By nightfall, the story grew larger and its plot, more complex. Soon, I deduced that prose was no longer the most compelling format through which to present my work. I felt that my story was yearning to escape from the Word document on which it was born.

The next day, I converted the story into a script. At this point, I knew that I wanted to produce a short film, I just didn't know where to turn for support. Leveraging Facebook and Twitter, I researched dozens of local video production companies. Finally, I discovered Robot Fondue, a boutique production studio based out of Brooklyn. Robot Fondue's Dan Jusino (director of photography) and Mark Bracamonte (director) shared my passion for skateboarding and the three of us decided to incorporate skateboarding, not only in the storyline, but also in the production process (i.e. Dan filmed a number of scenes while skating alongside the actors).


The great challenge of casting a love story about skateboarders was that I needed to recruit an actress who knew how to skateboard.

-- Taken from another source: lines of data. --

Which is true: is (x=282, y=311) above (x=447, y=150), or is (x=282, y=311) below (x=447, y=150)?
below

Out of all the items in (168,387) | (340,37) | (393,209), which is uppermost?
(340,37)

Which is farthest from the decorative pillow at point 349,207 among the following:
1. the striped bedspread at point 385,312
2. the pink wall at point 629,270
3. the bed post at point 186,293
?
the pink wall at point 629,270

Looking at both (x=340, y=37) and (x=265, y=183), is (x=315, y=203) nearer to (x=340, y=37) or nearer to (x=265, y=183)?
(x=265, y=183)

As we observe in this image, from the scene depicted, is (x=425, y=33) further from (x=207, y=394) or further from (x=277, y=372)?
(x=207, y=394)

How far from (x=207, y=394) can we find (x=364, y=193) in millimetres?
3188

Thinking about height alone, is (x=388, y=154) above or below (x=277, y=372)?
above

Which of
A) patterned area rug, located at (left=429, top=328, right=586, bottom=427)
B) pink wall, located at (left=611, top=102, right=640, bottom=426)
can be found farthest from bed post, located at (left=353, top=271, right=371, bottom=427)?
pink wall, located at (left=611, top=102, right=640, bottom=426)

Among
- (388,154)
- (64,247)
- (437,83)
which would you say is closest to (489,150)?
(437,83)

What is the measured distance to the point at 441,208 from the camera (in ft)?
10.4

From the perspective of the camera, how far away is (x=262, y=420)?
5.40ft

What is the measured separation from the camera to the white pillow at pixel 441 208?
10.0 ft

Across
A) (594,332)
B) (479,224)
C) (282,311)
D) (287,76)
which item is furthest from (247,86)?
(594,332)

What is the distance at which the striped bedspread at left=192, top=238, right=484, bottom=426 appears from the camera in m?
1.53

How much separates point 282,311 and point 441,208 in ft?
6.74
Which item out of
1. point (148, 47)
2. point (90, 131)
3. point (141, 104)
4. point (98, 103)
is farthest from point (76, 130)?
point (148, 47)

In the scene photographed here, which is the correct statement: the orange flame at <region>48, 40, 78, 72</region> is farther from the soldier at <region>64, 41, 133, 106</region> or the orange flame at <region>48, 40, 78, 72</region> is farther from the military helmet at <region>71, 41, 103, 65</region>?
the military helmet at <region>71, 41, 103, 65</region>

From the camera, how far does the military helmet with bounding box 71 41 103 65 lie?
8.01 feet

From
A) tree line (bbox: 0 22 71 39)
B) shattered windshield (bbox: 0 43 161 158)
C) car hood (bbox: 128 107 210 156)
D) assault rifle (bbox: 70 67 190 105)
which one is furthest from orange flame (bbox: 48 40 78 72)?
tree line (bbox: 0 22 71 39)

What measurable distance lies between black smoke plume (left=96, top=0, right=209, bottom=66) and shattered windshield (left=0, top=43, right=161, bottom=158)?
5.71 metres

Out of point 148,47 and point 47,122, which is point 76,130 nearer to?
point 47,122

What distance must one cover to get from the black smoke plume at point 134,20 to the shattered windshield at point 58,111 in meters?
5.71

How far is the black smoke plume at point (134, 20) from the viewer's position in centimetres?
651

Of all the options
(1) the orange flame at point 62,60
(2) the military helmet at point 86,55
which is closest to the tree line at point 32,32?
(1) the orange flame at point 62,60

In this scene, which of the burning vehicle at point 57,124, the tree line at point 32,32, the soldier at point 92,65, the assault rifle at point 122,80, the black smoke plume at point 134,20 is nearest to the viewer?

With no outside funding and no experience assembling a cast, I took to social media. Rather serendipitously, I stumbled upon the Instagram account of Sarah Moliski, a comedic actor who skateboards and just so happens to be Lucy Liu's personal assistant. I contacted Sarah by commenting on her most recent Instagram post. She responded, expressing her interest in the film and later agreed to participate.


Exactly a month later, Sarah, the Robot Fondue crew and I were bundled up in Central Park, shivering in between shots as we rushed to complete the production in less than twelve hours. It wasn't, by any means, a walk in the park. My suit ripped in the middle of filming and for the sake of time, the team had to eliminate a number of scenes. Still, we managed to salvage the key shots that I dreamt up one Saturday afternoon. And together, we made movie magic.